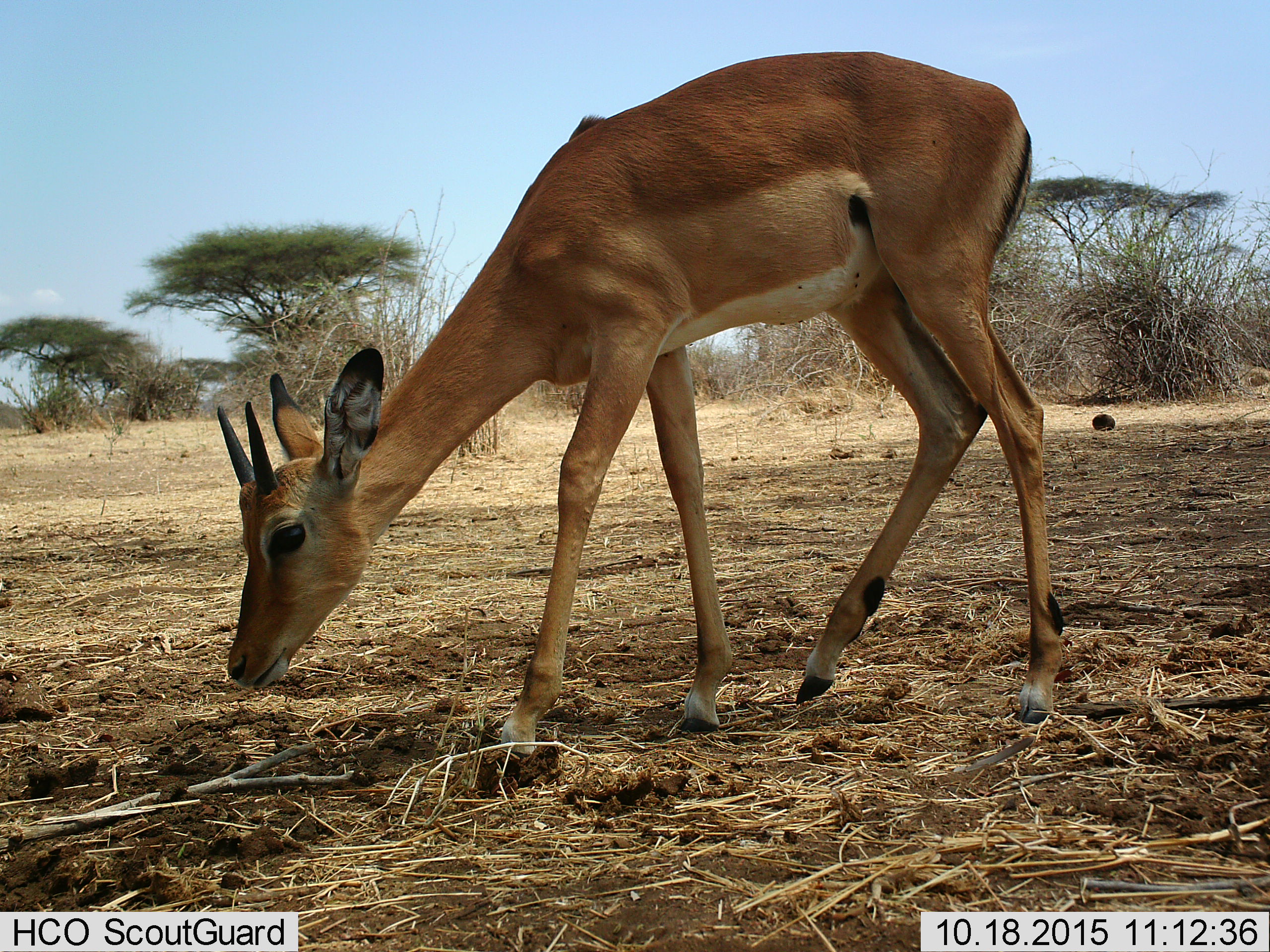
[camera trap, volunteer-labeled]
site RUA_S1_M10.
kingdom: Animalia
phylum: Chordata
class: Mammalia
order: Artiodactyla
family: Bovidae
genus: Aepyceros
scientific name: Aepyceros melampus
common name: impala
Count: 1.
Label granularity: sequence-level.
--
§ **Your instructions**:
Reproduce the lines above exactly, image-free.

§ **Exercise result**:
[camera trap, volunteer-labeled]
site RUA_S1_M10.
kingdom: Animalia
phylum: Chordata
class: Mammalia
order: Artiodactyla
family: Bovidae
genus: Aepyceros
scientific name: Aepyceros melampus
common name: impala
Count: 1.
Label granularity: sequence-level.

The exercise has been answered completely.